* [Set problem] Which rows below contain the string "does", with case counting? Pick out each one and copy it in full.

* [Given data]
* begin *

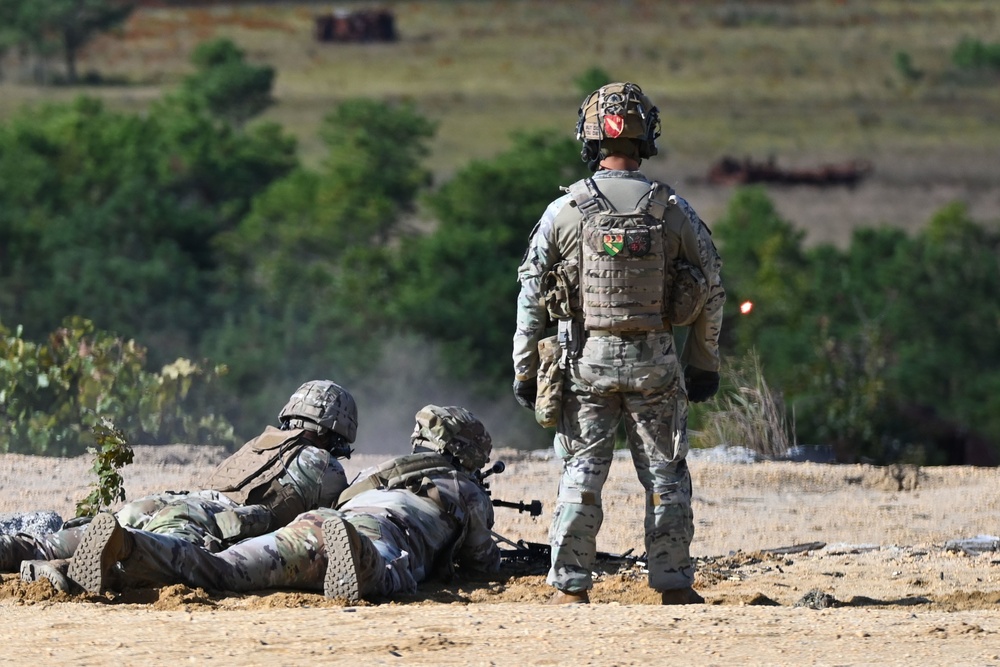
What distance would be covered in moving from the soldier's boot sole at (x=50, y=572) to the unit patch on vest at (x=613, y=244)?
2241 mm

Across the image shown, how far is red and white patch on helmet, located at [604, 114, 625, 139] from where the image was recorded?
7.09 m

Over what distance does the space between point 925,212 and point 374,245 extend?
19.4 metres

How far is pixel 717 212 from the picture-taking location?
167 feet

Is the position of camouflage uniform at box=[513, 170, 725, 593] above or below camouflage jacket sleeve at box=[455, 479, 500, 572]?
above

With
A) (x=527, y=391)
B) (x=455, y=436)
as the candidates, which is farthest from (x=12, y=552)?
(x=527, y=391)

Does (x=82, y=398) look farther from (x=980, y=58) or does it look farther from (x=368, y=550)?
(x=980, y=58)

* end *
* begin *

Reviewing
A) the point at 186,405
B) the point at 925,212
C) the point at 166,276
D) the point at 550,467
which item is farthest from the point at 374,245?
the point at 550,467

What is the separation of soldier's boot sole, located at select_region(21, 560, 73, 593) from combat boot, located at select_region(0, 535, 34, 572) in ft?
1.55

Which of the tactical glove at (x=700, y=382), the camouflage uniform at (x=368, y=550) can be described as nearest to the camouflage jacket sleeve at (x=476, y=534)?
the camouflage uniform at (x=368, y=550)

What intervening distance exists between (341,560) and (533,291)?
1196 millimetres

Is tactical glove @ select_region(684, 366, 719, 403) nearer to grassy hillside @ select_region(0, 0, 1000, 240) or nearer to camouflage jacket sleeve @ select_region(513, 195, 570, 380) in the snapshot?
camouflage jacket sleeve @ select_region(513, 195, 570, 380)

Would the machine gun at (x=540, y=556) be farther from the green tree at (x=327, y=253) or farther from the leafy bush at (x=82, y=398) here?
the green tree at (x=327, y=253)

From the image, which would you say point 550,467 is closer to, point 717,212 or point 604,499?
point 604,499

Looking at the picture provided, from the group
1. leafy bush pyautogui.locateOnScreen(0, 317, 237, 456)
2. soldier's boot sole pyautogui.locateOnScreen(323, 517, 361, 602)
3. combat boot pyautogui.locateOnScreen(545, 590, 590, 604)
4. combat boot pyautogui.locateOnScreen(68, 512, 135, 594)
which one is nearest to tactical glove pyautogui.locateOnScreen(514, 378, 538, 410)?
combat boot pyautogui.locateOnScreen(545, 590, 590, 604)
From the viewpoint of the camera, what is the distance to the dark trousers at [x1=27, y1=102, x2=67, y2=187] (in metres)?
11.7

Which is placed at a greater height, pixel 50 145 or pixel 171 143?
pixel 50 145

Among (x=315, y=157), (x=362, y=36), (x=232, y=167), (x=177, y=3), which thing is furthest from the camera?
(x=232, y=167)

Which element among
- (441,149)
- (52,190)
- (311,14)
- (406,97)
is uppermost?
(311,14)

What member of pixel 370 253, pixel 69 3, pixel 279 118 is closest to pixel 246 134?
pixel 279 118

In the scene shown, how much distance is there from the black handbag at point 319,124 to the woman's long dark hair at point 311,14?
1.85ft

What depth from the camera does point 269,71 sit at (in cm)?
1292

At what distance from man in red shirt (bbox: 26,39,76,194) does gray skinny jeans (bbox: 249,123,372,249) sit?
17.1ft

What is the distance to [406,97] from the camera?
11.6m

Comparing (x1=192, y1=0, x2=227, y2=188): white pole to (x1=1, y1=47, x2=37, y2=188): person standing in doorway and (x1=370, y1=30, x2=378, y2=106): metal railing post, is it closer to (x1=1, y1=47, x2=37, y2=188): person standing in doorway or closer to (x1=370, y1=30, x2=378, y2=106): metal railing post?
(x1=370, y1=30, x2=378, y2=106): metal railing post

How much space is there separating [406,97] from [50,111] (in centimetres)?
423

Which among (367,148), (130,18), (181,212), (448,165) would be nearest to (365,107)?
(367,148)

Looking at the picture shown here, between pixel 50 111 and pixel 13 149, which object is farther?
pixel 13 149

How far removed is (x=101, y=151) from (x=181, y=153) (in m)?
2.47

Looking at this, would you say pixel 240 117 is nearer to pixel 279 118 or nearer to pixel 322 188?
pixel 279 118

* end *

* [Written response]
Over what distance does the space between point 925,212 and point 374,245 extend?
Does (x=82, y=398) look farther from (x=980, y=58) or does it look farther from (x=368, y=550)?
What depth from the camera does point 269,71 sit at (in cm)?
At what distance from man in red shirt (bbox: 26,39,76,194) does gray skinny jeans (bbox: 249,123,372,249) sit?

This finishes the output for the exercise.